Çözülecek Problem
Aşağıdaki verilen metinde "İnsanlar telaşlı, geç" ile "binecek olmamdan ibaret. Tesadüfler... tesadüfler... tesadüfler." arasında kalan bölümü, iki ifade de dahil olmak üzere, hiçbir değişiklik yapmadan kopyalayın.

Ambulans görevlileri gidiyor ve polisler geliyor. Pek çoğumuz için yalnızca dizilerde ve haberlerde gördüğümüz kadar yakın olan sarı şeritler çekiliyor cansız bedenin etrafına. Kocaman kameraları elinde haberciler geliyor sonra. Herkes oradan kaçmak isterken onlar koşarak yetişmeye çalışıyorlar olaylara.

İnsanlar telaşlı, geç kalıyorlar gidecekleri yere tren çalışmadığından.

Ve hayat artık dört yaşındaki küçük bir çocuktan ibaret, bir baba için yalnızca oğlundan ibaret.

Ve hayat artık bir yokluktan ibaret, küçük bir çocuk için annesinin gitmesinden ibaret.

Ve hayat gazetelerin altındaki yüzle aslında tanışık olmamdan ibaret. Tesadüfler... tesadüfler... tesadüfler... Hayat sabah çıkarken not defterimi unutmamdan, bir şeyler yazarım diye ilk gördüğüm kırtasiyeye uğrayıp yeni bir tane almamdan, o saatte tam da o istasyonda trene binecek olmamdan ibaret. Tesadüfler... tesadüfler... tesadüfler.

Bugün, bir kaç yabancı sayılı günler içinde unutmuş olacakları kötü bir anı edindi. Ben yeni not defterimin bir kaç sayfasını dolduran bir kaç kelimeye hayat verdim. Çıkmayacak lekeleri olan bir kaç pantolon var bir de artık. Düşünüyorum da; gerçekten yazık oldu, hiç telafi edilemeyecek olan şeyler oldu bugün, mesela o adam o pantolonun aynısından bir daha nerede bulacak artık?!

Veri Kesiti
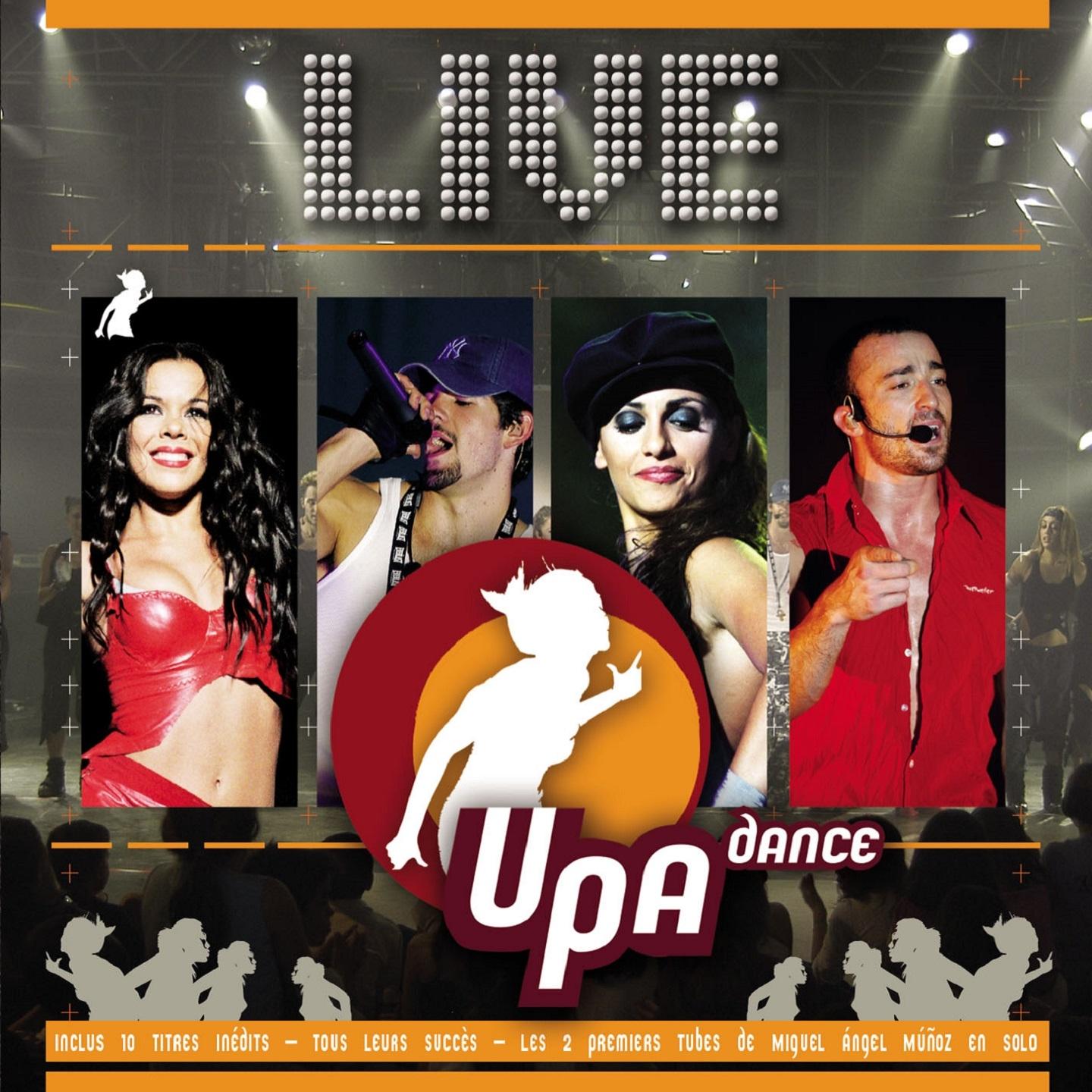 UPA Dance "Live"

Alıştırma Yanıtı
İnsanlar telaşlı, geç kalıyorlar gidecekleri yere tren çalışmadığından.

Ve hayat artık dört yaşındaki küçük bir çocuktan ibaret, bir baba için yalnızca oğlundan ibaret.

Ve hayat artık bir yokluktan ibaret, küçük bir çocuk için annesinin gitmesinden ibaret.

Ve hayat gazetelerin altındaki yüzle aslında tanışık olmamdan ibaret. Tesadüfler... tesadüfler... tesadüfler... Hayat sabah çıkarken not defterimi unutmamdan, bir şeyler yazarım diye ilk gördüğüm kırtasiyeye uğrayıp yeni bir tane almamdan, o saatte tam da o istasyonda trene binecek olmamdan ibaret. Tesadüfler... tesadüfler... tesadüfler.